Please join us for the opening of Africanizing Christian Art, an Exhibition of Kevin Carroll and Yoruba Christian Art in Nigeria. This ground breaking exhibition introduces the unique and radical work of Fr. Kevin Carroll, SMA(1920-1993) in Nigeria during the years leading up to African Independence following World War II and for decades after. Based on the new book (2012) of the same title by Dr. Nicholas Bridger (Ohlone College, CA), this first American exhibition brings together numerous works of eminent Nigerian artists from the specialized collections of both the Irish and the American Provinces of the SMA, who are our collaborating sponsors. The Vatican’s Pontifical Urbaniana University (Rome) has loaned a rare and significant set of pieces, as well. The exhibition is organized and curated by Dr. Bridger and consultant Dr. Catie Cadge-Moore (De Anza College, CA), both working closely with Robert Koenig, Director of the SMA African Art Museum.
Africanizing Christian Art presents the mid-20th century encounter between Catholic Christianity and the visual culture of the Yoruba, a prominent west African people of southwest Nigeria, under the conditions of late colonialism. The first institutional project to develop an indigenous Christian art (a process called variously inculturation, indigenization and adaptation),the Oye-Ekiti Workshop (1947-1954), conceived by Dr. Patrick Kelly, head of the SMA’s Irish Province, and overseen by Frs. Kevin Carroll and Sean O’Mahoney, promoted 1) resistance to the colonial imposition of European religious imagery, 2) the development of a Yoruba Christian art, as well as 3) the preservation of customary Yoruba art practices, then suffering under the impact of British political and economic rule. Under Fr. Carroll’s creative direction, the Oye-Ekiti Workshop, and our exhibition, includes three generations of outstanding Yoruba artists, including Areogun of Osi-Ilorin (1880-1954), George Bandele Areogun of Osi-Ilorin (1910-1995) and Lamidi Olonade Fakeye of Ila-Orangun (1925-2009). Other Nigerian contemporary artists, who collaborated with Kevin Carroll, are featured in the exhibition, including Uhrobo painter and multimedia specialist Bruce Onobrakpeya of Lagos, who is still active.

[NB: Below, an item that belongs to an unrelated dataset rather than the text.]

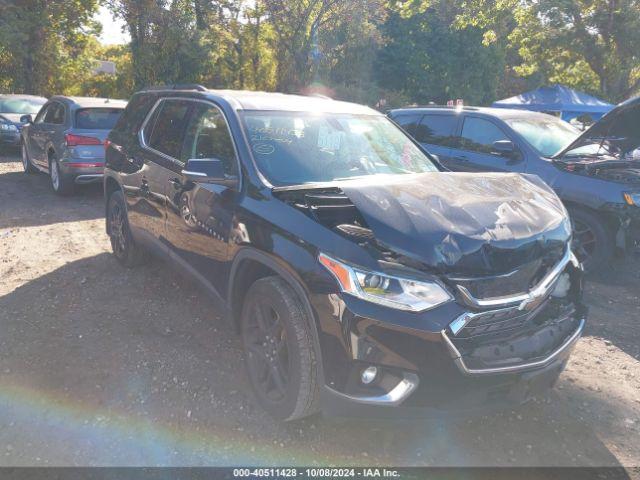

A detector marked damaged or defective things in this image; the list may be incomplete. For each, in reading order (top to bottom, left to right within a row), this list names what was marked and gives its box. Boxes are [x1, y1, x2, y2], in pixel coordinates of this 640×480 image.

crumpled hood [340, 172, 568, 274]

Beginning in 1947, Father Carroll observed and first documented the traditional arts of the Ekiti area of Yorubaland and later introduced an Africanized Christian art in his Yoruba Religious Carving (1966), which became mandatory reading for an early generation of African art scholars. A long-overdue follow-up, Dr. Bridger’s new book is currently available both at the African Art Museum of the SMA Fathers and online at: www.AfricanizingChristianArt.com. Many of the artists Carroll worked with, and featured in this show, have become prominent in the world’s greatest African Art collections, including the Metropolitan Museum of Art in New York, the British Museum in London and the Musee du Quai Branly in Paris, to name a few.
Neither published nor shown in public before, many of the surprising art works presented here were recently located and documented by Dr. Bridger during a decade of archival and field research in Nigeria, Ireland and Vatican City. From the many pieces on display, a few of the most notable and unusual include:
* Areogun of Osi: two of his large Three Kings statues, the last pieces he carved (1954) and never shown together before this exhibition.

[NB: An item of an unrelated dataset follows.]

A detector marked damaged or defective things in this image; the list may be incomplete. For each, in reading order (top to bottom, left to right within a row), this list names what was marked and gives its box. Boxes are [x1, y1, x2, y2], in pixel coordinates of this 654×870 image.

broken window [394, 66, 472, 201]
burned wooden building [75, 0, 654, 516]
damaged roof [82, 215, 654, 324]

* George Bandele: an altar missal stand with multiple carved biblical scenes, as well as a very special set of Three Yoruba Kings sent to Rome for the 1950 Mission lands Exhibition and subsequently out of public view for the last half a century.
* Lamidi Olonade Fakeye: a panel representing the Yoruba Transfiguration, Carroll’s radical repositioning of Christ as the fulfillment of the Yoruba religion – Lamidi’s last Christian carving (2009).